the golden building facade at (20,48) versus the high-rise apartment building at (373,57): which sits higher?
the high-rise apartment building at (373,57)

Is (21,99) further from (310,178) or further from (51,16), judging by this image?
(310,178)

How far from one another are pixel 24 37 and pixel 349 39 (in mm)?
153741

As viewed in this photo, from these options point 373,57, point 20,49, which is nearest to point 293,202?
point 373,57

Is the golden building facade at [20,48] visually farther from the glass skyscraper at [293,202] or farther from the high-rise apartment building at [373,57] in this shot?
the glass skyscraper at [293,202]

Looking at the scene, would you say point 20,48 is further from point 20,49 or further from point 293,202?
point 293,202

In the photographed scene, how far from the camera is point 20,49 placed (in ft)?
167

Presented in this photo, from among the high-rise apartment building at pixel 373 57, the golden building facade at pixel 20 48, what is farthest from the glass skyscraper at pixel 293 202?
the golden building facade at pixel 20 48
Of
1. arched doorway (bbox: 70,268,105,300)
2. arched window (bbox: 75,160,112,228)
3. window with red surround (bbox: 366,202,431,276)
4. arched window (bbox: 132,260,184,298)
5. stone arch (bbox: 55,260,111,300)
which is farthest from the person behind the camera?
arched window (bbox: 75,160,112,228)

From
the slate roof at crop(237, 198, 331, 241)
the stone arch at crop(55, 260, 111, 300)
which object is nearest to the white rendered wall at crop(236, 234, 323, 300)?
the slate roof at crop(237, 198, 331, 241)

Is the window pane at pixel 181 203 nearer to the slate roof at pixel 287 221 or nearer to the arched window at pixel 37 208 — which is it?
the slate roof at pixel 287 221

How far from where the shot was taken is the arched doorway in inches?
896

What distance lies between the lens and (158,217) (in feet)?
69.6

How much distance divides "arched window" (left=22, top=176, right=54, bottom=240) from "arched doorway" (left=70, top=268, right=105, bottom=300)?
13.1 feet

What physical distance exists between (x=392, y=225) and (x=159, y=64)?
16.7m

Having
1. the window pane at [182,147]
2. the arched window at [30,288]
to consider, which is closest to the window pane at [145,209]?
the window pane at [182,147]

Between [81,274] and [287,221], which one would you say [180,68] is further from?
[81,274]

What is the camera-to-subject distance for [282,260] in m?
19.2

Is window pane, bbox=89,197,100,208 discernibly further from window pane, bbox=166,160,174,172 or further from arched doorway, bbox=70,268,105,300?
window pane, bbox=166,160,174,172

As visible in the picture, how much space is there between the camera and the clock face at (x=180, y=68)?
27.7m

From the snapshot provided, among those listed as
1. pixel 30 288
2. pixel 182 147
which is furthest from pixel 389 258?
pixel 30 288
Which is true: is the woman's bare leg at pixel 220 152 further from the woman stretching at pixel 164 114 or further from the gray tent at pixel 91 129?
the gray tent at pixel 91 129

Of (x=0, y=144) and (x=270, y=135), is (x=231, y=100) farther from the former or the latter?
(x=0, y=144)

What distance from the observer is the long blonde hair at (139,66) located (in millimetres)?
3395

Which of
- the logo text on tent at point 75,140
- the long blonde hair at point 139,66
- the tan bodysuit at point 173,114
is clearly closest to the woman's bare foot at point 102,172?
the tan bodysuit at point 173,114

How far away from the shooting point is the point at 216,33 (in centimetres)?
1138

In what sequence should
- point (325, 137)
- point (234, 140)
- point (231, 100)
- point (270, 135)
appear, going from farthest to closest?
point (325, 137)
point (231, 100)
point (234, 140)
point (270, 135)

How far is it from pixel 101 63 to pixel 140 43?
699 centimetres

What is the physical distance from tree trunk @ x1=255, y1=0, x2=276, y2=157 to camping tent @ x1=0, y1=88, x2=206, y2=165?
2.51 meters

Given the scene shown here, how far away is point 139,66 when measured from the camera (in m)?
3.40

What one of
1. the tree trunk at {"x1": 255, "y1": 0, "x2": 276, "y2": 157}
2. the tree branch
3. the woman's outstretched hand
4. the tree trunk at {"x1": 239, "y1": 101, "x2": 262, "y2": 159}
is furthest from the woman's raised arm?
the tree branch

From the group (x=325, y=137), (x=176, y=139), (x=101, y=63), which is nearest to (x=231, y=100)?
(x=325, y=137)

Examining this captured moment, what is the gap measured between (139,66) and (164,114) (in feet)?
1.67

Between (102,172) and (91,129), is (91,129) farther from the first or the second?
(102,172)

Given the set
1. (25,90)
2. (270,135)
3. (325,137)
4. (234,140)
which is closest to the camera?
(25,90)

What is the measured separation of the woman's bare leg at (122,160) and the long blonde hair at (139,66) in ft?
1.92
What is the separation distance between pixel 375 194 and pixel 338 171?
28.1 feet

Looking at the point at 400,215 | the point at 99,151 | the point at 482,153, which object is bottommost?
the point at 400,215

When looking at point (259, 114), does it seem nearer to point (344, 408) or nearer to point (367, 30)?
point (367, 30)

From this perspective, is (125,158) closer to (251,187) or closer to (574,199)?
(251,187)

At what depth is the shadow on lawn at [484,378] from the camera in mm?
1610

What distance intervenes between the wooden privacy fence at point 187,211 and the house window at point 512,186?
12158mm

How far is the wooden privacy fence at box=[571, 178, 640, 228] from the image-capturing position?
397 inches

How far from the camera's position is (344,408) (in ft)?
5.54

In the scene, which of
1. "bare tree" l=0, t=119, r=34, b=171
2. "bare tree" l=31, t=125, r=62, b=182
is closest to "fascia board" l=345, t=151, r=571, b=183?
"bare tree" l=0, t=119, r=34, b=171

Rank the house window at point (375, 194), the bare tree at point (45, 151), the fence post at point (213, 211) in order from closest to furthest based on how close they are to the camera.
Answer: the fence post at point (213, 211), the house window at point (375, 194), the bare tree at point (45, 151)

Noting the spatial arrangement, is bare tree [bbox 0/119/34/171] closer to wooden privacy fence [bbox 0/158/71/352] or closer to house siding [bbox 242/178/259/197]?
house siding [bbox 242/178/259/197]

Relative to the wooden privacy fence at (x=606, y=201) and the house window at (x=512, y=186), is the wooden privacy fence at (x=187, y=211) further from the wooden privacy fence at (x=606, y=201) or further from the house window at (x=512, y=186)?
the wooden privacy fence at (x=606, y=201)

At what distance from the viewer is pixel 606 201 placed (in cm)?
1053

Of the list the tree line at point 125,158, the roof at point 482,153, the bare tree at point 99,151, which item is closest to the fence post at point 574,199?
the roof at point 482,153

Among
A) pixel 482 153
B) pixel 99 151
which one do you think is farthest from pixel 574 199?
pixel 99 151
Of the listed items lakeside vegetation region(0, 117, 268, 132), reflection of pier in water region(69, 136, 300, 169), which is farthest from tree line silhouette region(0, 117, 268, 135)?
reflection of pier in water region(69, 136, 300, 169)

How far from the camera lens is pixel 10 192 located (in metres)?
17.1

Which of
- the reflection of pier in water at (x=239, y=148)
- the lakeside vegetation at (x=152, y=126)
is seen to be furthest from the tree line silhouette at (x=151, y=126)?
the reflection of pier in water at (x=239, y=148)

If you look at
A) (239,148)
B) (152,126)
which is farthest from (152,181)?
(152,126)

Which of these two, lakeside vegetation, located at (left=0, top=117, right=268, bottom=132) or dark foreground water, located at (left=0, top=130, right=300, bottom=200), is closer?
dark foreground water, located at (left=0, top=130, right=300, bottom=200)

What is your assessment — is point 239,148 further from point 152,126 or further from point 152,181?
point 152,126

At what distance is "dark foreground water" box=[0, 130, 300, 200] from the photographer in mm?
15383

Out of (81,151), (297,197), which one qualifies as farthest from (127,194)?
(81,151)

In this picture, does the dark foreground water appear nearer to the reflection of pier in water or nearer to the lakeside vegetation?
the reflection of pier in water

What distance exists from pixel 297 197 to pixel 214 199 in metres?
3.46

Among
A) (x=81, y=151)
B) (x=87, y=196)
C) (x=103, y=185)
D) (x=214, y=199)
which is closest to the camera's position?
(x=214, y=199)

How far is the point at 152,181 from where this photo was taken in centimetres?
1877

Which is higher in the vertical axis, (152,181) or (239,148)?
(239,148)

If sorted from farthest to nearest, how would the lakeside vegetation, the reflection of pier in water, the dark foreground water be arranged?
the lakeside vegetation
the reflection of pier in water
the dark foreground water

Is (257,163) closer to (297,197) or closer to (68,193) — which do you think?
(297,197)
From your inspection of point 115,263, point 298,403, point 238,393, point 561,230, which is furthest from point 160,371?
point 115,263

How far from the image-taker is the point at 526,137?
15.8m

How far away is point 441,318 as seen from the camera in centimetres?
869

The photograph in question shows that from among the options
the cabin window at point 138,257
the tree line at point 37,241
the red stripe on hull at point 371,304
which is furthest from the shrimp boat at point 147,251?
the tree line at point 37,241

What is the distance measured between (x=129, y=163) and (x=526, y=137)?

*Instructions for the task*:
Could you copy the lines word for word, from the one containing "How far from the image-taker" through the last line?

*Exercise response*:
How far from the image-taker is the point at 526,137?
15.8m

How far away is point 441,318 as seen from the camera in centimetres?
869

The photograph in question shows that from among the options
the cabin window at point 138,257
the tree line at point 37,241
the red stripe on hull at point 371,304
which is furthest from the shrimp boat at point 147,251?
the tree line at point 37,241

What is the distance measured between (x=129, y=163) and (x=526, y=137)?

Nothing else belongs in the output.